WORKING DATA:
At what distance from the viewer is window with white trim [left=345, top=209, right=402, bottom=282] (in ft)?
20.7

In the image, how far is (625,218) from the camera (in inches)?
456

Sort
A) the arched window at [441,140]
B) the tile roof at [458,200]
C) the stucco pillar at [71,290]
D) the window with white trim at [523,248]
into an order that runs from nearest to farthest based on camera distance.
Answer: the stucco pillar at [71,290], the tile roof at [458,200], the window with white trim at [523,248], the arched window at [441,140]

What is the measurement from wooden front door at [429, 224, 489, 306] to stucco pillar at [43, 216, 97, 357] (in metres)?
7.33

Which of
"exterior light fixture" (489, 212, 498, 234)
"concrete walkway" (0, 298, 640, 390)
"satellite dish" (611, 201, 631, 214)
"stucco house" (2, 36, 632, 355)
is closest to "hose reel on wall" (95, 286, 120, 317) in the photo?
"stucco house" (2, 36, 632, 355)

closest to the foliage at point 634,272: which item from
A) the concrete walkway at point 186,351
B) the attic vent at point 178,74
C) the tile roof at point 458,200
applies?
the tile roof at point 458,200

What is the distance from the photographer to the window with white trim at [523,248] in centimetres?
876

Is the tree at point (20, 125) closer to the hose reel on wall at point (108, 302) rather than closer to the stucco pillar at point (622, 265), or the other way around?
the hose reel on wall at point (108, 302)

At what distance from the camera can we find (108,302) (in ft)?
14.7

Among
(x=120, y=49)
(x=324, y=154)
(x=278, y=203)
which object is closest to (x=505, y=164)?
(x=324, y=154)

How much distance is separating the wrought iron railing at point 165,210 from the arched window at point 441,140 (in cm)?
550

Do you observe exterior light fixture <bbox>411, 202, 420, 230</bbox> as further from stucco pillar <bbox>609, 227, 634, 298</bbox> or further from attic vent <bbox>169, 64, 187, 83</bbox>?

...

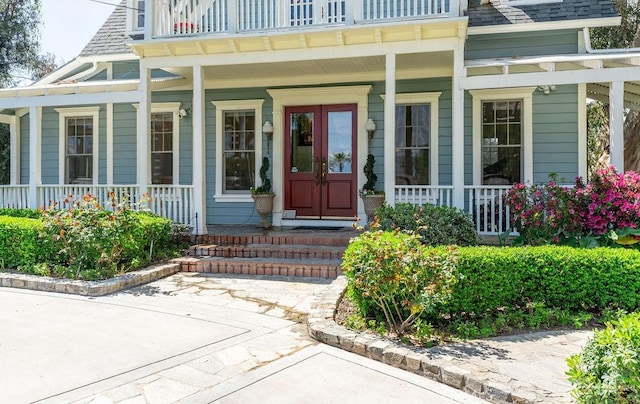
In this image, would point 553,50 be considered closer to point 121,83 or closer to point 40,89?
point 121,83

---

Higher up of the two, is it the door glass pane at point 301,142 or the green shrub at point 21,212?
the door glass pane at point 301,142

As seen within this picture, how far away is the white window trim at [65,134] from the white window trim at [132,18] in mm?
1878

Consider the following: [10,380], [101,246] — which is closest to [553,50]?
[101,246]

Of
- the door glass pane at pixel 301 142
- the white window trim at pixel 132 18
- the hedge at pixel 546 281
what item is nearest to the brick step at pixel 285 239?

PROBLEM: Give as a numbered list, omitting blank lines, the lines of the material from the line containing "Consider the following: [10,380], [101,246]" through the line containing "what item is", both included.

RESPONSE TO THE EXERCISE:
1. Consider the following: [10,380], [101,246] — which is closest to [553,50]?
2. [101,246]
3. Of
4. - the door glass pane at pixel 301 142
5. - the white window trim at pixel 132 18
6. - the hedge at pixel 546 281
7. what item is nearest to the brick step at pixel 285 239?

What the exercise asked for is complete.